Review Reports - Monomeric and Oligomeric Decorsins of the Asian Medicinal Leech <i>Hirudinaria manillensis</i>

Round 1

Reviewer 1 Report

Comments and Suggestions for Authors

Hematophagous leeches express a broad variety of bioactive compounds including numerous anticoagulants that affect both the primary (the platelet aggregation) and the secondary (the blood coagulation) hemostasis. The current study describes the identifica-tion and functional characterization of putative monomeric and oligomeric decorsins in the Asian medicinal leech Hirudinaria manillensis. These studies have greatly expanded our understanding of the diversity of potential anticoagulants in leeches and have provided a foundation for further research. Therefore, I suggest accepting it after minor revisions.

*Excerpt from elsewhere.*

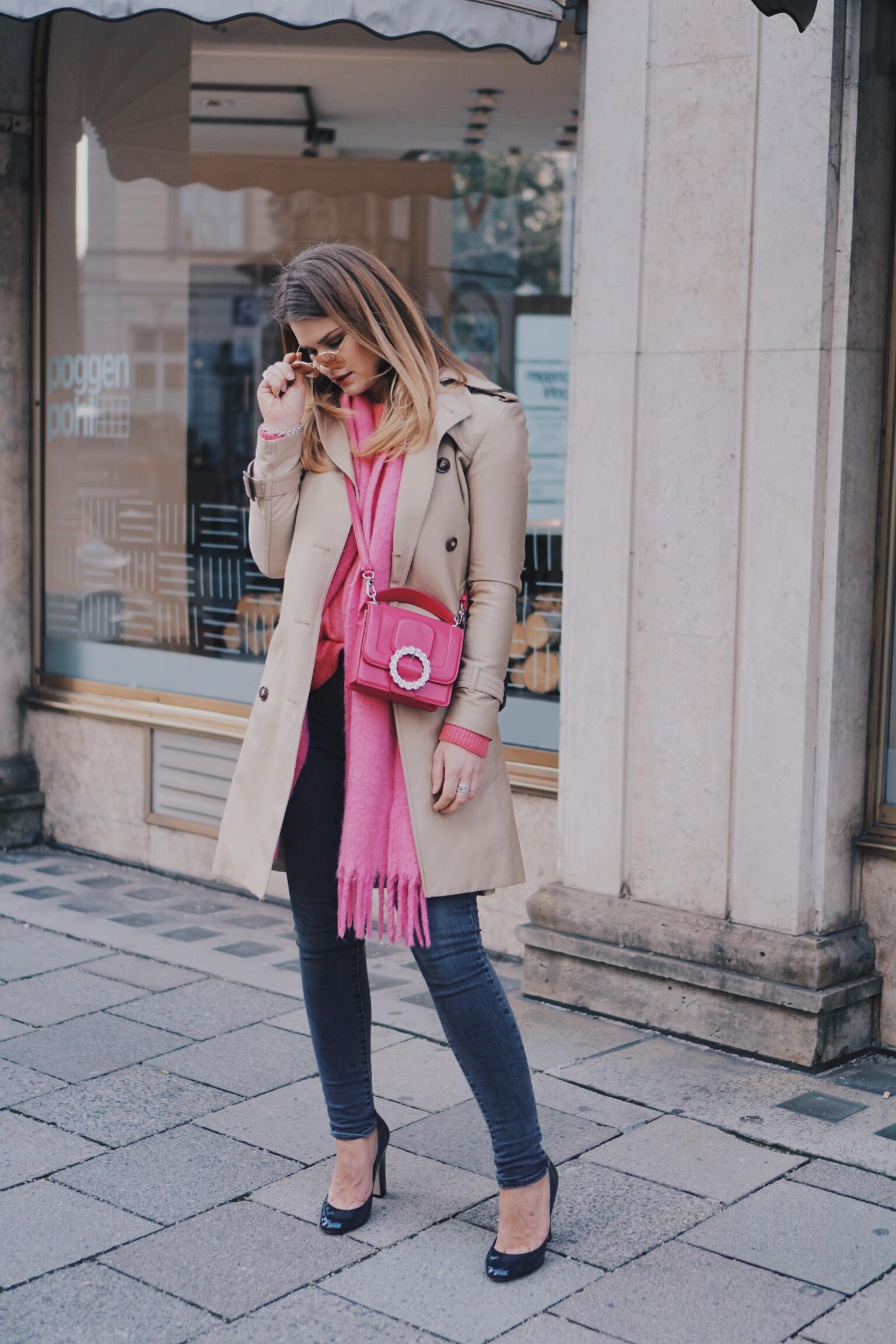 Spring Feeling – Trenchchoat und Pink Yarrow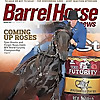 Training Barrel Horses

"the Asian Medicinal Leech" should be placed before "Hirudinaria manillensis" in the title of the manuscript.
The introduction section is quite lengthy, so it needs to be condensed.
In line 387-389, the primers were designed based on "the respective genomic sequences". Please provide more specific parameters regarding the primer design (such as Tm value, expected product length), as well as details to ensure primer specificity to avoid non-specific amplification.
In line 390-389, the manuscripts mentioned the use of a high-fidelity DNA polymerase, but did not provide a specific PCR reaction conditions (such as annealing temperature, extending time and cycle number, etc.). To ensure the reproducibility of the experiment, please provide a detailed PCR reaction system.
In line 429, “Platelet aggregation tests were performed in two to four technical replicates” lacks statistical significance with only 2–4 replicates. Were biological replicates included?
In Figure 4, there is a lack of statistical significance annotations..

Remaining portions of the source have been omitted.